Loza and his co-director, Ivan Fund, shared the award for Best Director in the Argentine competition for "Los Labios" ("The Lips"). Their film paints a portrait of a rural impoverished town through the journey of three public health care workers.

"Los Labios" isn't overtly political, but the film does cast the rural government and its attempts at assistance in a futile, often comically tragic, light. Ironically, Fund won a small seed grant from the city's government to make the film.

Government support for the film industry, both big and small, has buoyed Argentina’s cinema success. Much of the funding for those subsidies come from taxes on commercial television producers and foreign-owned cineplexes.

"The majority of Argentine film could not exist without support of the state," said Fillipini. "All of my films, at least in part have had state subsidies."

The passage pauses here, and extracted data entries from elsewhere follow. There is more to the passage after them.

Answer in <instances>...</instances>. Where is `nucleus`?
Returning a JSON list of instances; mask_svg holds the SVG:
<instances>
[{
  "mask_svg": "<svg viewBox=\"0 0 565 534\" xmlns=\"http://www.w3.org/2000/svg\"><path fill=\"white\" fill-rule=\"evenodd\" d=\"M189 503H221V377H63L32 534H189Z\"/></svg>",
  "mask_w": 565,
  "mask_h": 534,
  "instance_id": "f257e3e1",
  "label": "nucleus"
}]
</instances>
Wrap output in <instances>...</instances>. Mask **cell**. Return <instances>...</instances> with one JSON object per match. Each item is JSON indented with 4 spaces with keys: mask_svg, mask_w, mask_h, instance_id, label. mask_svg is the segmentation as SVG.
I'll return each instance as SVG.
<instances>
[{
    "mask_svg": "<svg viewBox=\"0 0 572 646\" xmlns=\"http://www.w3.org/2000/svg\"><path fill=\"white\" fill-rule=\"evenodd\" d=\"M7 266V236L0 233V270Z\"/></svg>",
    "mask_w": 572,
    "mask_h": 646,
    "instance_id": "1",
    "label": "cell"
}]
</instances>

France and Italy, where cinema is a source of national pride, have similar systems to support independent film. In 2003, Colombia adopted a model similar to Argentina’s to jump start its domestic film industry.

While many say small countries need state support for independent film to survive in the shadow of Hollywood and Bollywood, most directors say Argentina's state-subsidized film industry is by no means perfect.

"You can have more films with artistic risk, but on the other hand, it's a problem when people make films just to get money from the state and they don't care if the film is good," said Juan Villega, director, producer and president of one of Argentina's four filmmakers' associations. He says many filmmakers regard the process as bureaucratic and politically biased so they opt to finance their films on their own.

Villega said his latest film didn't receive any subsidies. "But I can do it because I'm working on another film at the same time that is supported by state."

The government's financial support of the film industry, while imperfect, has in effect created a cinematic ecosystem. Its what's driving the film schools, the production pace, the development and the diversity that makes Argentine filmmakers successful.

"You don't need to sell a million tickets, for the movie to exist. That's the most important thing," said Fund, 25. “The film exists and everyone can go and see it."

Fund and Lazo’s film "Los Labios" will be seen by many. It was selected to screen at the 63rd Cannes Film Festival this month. It's the first Argentine film that premiered at the Buenos Aires festival to make one of the main competitions at Cannes. It’s unlikely to be the last.